- WHAT YOU NEED TO DO: Copy the stretch of records from the line containing "Is point 329,167" through the end of the records, requests included, and give only that stretch. Scale every coordinate in the answers by 0.75 and round each result to a whole number, with halves rounded up, leaving the coordinates in the requests unchanged.

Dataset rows

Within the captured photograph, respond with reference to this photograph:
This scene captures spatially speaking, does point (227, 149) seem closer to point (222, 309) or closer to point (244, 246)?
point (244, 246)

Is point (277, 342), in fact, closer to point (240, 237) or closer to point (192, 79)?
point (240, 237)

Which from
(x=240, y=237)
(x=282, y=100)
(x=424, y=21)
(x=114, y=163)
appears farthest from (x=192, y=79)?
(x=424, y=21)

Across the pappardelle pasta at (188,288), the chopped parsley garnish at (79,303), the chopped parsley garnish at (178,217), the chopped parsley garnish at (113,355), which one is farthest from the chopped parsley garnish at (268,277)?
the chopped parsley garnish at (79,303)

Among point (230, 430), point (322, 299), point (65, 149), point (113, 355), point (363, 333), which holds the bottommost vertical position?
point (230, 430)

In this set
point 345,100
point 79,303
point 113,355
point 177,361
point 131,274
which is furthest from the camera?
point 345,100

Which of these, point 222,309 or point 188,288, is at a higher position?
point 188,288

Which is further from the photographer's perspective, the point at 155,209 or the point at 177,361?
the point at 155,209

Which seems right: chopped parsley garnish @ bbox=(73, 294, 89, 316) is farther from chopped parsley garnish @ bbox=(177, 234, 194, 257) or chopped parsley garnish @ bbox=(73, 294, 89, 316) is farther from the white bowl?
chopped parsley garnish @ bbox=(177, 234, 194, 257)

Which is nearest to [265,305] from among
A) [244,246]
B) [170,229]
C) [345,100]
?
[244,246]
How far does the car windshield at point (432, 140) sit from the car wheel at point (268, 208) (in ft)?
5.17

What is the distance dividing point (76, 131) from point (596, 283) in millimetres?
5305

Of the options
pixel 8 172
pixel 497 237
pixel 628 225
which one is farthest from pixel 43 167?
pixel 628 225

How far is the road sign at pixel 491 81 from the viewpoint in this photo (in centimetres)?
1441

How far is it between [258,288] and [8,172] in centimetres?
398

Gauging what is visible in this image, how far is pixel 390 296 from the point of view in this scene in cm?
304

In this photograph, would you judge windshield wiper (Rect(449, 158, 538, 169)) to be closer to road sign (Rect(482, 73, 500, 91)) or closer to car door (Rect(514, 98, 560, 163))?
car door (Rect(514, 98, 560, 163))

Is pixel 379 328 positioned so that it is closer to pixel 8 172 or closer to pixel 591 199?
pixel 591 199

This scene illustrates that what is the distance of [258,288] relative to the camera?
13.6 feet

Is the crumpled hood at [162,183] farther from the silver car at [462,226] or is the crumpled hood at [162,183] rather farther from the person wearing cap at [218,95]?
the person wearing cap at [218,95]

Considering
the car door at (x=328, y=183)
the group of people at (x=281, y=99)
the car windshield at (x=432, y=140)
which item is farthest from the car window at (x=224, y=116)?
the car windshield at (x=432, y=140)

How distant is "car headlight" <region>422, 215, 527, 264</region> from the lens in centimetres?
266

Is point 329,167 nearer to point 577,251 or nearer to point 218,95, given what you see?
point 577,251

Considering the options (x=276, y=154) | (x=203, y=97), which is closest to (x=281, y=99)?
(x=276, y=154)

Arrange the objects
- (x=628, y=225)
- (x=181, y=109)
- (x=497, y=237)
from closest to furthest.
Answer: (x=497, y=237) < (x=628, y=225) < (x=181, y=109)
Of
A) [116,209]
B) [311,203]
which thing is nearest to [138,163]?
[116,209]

- RESPONSE TO THE TASK:
Is point 329,167 nearer to point 577,251 or nearer to point 218,95, given what you see?
point 433,188

Considering the options (x=276, y=154) | (x=203, y=97), which is closest to (x=281, y=99)?
(x=207, y=116)

Arrange the objects
- (x=628, y=225)
- (x=181, y=109)
- (x=497, y=237)
from closest to furthest.
Answer: (x=373, y=178) < (x=471, y=169) < (x=136, y=82)
Of
A) [116,209]
B) [311,203]
which thing is nearest to [138,163]?
[87,157]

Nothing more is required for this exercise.